About this task: Extend the news report on Mike Zimmer's remarks about Adrian Peterson and Christian Ponder, picking up after its last sentence.

---------- Supplied text ----------

Vikings head coach Mike Zimmer expects running back Adrian Peterson to be ready for the team’s mini camp in April.
Peterson had successful groin surgery last month and was expected to make a full recovery in six weeks. There’s no date yet on the team’s mini camp, but it’s expected to be in late April.
"This guy isn’t an average 28- or 29-year-old back," Zimmer said. This guy is special and some of the things, when we were fixin’ to play him, some of the things that I thought, I watched him and I was like, ‘Wow, if we’re not really good in the way we line up and contain and be in the right positions, we’re going to have a hard, hard day.’ He could have been 20 months old for all I care.”
Other quick notes from Zimmer’s podium session:
*Zimmer hasn’t had a chance to evaluate any of the college players at the NFL Combine. He has been busy creating the defensive scheme at the moment with the coaches and evaluating players on the roster and free agency.
*When asked if he would be comfortable with quarterback Christian Ponder as his starter, Zimmer said, “Yeah, if he was the best player.”
“[Ponder’s] got a great arm, he runs good, he's a very bright guy. I think everybody wants him to live up to his expectations, not only that we all have of him, but he has of himself. It's hard for me to judge him when I haven't been out on the field with him, asked him to do things, seen how he does different things. The patience part, I'm not a patient person with anybody. I just think, once we get on the field, we'll figure all those things out."

---------- Data to examine ----------

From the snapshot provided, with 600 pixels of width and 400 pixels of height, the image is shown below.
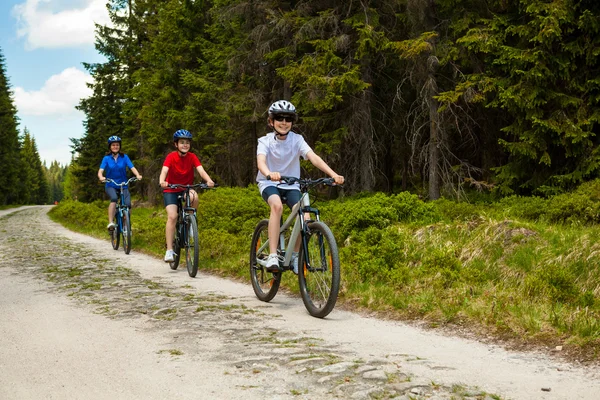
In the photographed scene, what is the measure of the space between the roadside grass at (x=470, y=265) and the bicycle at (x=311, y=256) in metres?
0.69

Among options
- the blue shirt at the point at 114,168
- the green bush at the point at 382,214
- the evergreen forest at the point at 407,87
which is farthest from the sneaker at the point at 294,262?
the evergreen forest at the point at 407,87

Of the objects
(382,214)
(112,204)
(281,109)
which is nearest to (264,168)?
(281,109)

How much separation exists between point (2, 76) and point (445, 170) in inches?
2530

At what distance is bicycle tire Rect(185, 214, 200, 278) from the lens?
9328mm

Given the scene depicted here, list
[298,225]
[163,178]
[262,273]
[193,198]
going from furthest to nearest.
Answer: [193,198], [163,178], [262,273], [298,225]

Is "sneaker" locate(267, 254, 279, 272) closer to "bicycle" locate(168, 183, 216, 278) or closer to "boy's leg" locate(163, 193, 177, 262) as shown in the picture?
"bicycle" locate(168, 183, 216, 278)

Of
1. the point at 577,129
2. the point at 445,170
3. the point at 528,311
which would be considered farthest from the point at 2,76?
the point at 528,311

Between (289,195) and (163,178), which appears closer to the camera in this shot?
(289,195)

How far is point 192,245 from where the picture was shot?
9.70 metres

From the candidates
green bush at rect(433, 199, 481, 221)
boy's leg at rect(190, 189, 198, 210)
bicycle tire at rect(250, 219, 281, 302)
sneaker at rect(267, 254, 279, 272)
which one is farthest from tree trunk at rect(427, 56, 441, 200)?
sneaker at rect(267, 254, 279, 272)

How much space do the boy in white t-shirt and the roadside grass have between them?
0.73m

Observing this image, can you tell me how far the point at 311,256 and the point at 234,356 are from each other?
1.98m

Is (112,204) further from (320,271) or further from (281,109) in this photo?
(320,271)

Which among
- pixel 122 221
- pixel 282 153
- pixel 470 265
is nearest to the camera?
pixel 282 153
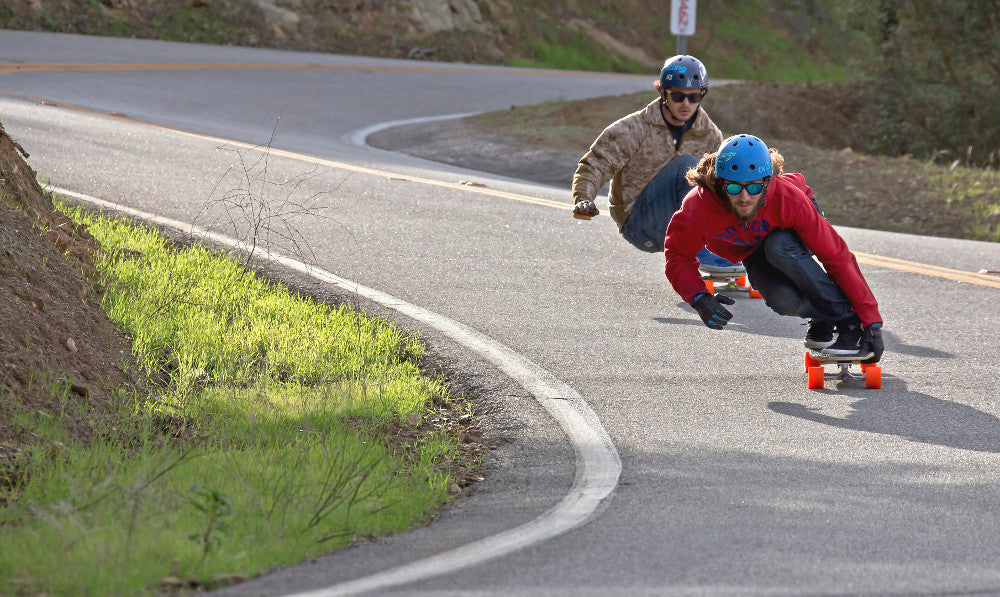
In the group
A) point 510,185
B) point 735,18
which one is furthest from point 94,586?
point 735,18

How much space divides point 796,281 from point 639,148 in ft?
7.48

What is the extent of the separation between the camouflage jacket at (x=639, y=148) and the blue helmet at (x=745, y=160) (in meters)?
2.17

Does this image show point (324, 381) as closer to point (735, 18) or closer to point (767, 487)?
point (767, 487)

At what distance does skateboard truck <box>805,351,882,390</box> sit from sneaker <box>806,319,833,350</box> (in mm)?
43

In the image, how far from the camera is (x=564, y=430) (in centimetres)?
586

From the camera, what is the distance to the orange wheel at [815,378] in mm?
6645

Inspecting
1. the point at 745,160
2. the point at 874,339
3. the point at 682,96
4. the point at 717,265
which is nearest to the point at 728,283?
the point at 717,265

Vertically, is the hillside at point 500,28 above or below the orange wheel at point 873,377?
above

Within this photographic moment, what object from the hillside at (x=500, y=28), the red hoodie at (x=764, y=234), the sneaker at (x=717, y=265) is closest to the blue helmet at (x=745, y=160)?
the red hoodie at (x=764, y=234)

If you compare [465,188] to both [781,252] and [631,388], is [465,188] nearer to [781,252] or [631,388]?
[631,388]

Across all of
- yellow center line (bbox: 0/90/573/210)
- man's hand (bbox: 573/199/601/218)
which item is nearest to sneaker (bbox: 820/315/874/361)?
man's hand (bbox: 573/199/601/218)

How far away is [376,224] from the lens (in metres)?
10.8

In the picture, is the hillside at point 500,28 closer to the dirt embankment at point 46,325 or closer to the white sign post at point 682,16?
the white sign post at point 682,16

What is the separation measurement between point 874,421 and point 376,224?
5794 millimetres
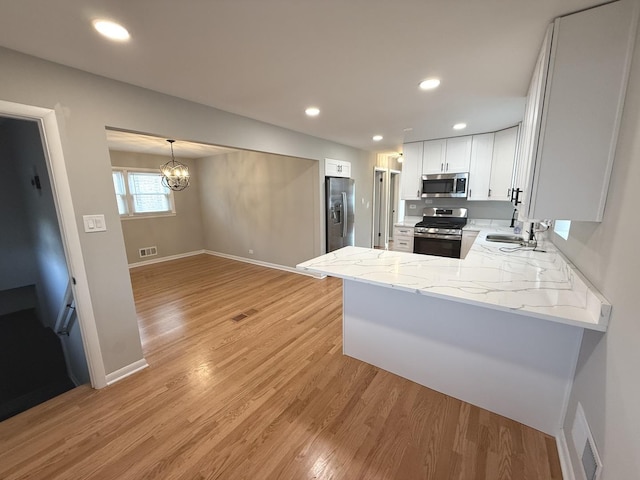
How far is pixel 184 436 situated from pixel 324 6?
2.57 m

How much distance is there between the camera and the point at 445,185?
4.20 meters

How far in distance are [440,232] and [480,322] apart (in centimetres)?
261

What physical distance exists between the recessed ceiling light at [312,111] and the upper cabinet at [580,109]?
6.24ft

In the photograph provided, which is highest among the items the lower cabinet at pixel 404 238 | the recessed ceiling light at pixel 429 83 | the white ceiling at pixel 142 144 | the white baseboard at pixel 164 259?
the white ceiling at pixel 142 144

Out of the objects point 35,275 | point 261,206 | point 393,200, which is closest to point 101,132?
point 261,206

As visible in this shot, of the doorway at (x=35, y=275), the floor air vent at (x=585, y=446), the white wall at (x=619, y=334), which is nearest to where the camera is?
the white wall at (x=619, y=334)

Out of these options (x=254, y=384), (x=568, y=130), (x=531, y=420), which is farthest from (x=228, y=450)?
(x=568, y=130)

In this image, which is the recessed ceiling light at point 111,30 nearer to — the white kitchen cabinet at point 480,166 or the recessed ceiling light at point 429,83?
the recessed ceiling light at point 429,83

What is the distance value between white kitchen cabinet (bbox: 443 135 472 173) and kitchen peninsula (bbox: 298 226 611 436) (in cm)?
215

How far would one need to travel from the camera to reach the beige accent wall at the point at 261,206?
455 cm

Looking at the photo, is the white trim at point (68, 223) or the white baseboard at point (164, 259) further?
the white baseboard at point (164, 259)

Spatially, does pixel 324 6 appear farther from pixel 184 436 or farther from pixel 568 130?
pixel 184 436

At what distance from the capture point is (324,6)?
3.93 ft

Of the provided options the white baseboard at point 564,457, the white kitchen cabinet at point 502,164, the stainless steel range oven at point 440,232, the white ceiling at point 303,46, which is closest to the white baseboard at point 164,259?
the white ceiling at point 303,46
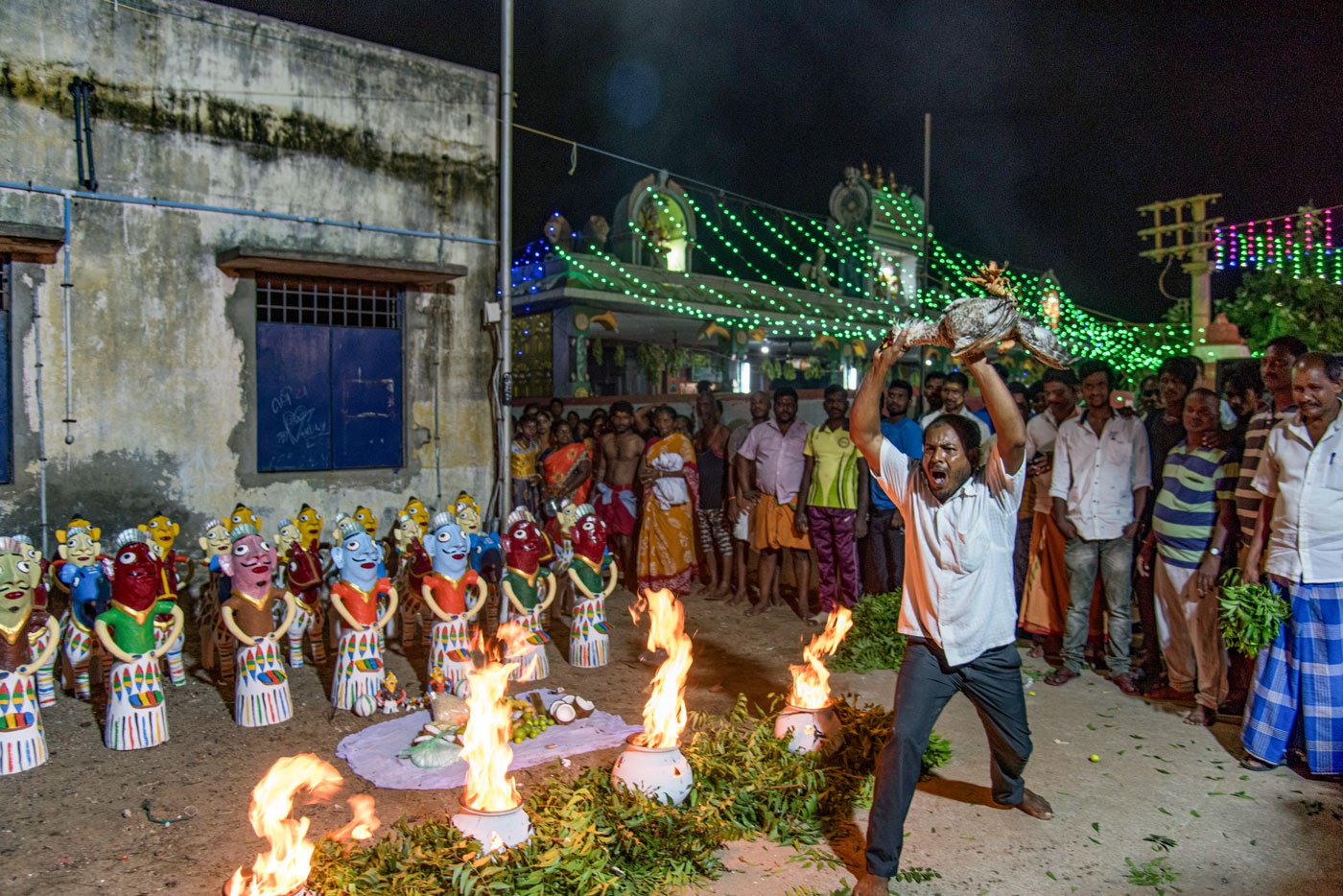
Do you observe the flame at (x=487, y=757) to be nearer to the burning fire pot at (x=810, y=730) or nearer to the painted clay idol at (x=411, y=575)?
the burning fire pot at (x=810, y=730)

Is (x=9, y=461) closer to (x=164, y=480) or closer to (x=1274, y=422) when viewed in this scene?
(x=164, y=480)

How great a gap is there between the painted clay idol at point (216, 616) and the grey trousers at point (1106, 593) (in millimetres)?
5920

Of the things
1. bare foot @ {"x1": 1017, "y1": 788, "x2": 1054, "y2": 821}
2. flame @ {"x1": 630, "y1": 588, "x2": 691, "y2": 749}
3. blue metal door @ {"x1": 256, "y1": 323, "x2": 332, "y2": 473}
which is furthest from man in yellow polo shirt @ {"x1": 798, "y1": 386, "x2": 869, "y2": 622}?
blue metal door @ {"x1": 256, "y1": 323, "x2": 332, "y2": 473}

----------

Result of the task:
*Zimmer said the biggest transition from defensive coordinator to head coach has been creating schedules.
“It’s just a pain the in rear end that you’re trying to do schedules for training camp, when to do redzone, when to do two-minute and all the other different scenarios and situations and come about,” Zimmer said. “Maybe it’s just because it’s on my mind at this point in time but that is a part that has been difficult for me.”
*Zimmer spoke highly of his son, linebackers coach Adam Zimmer, and said the father-to-son relationship to an extent doesn’t change even as coaches.
“My son Adam is brilliant,” Zimmer said. “I've always told everybody, 'He's smarter than me, a better person than me.' That's kind of what dads want anyway, right? But the players tell me how good he is. The coaches that are there in Minnesota say, 'Wow, Adam knows this stuff like crazy. He says it just like you,' and all these different things. That, to me, is what makes me feel good about him."